> Work required
Word for word, the data below must be repeated in full; no picture is to be included.

> Data extract
________________________________________

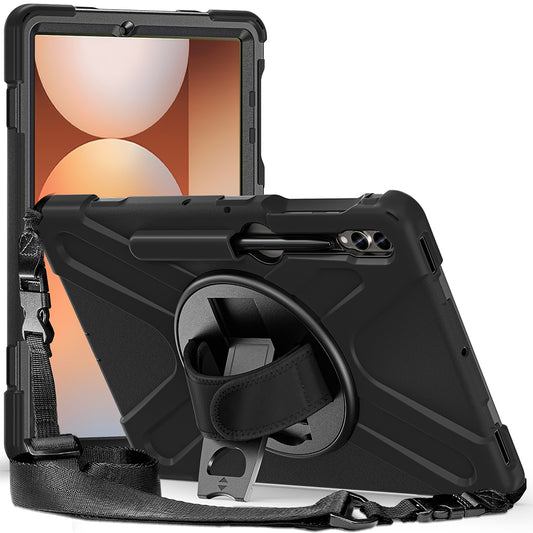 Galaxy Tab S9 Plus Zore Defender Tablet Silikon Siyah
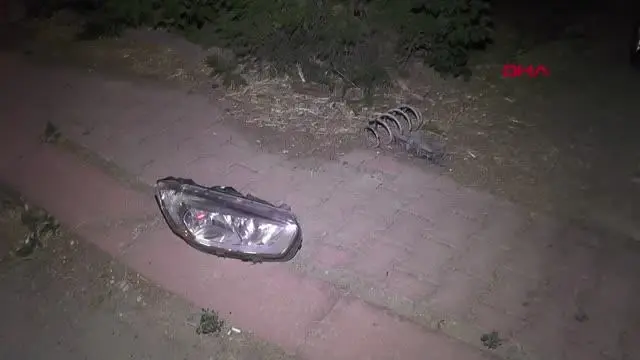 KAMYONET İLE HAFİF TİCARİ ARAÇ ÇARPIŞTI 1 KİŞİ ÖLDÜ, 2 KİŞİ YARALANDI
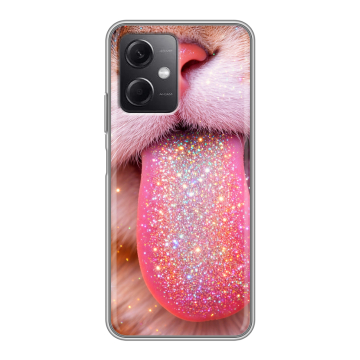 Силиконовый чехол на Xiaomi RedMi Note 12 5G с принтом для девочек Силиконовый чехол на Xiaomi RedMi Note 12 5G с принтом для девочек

________________________________________

> Output
 Galaxy Tab S9 Plus Zore Defender Tablet Silikon Siyah
 KAMYONET İLE HAFİF TİCARİ ARAÇ ÇARPIŞTI 1 KİŞİ ÖLDÜ, 2 KİŞİ YARALANDI
 Силиконовый чехол на Xiaomi RedMi Note 12 5G с принтом для девочек Силиконовый чехол на Xiaomi RedMi Note 12 5G с принтом для девочек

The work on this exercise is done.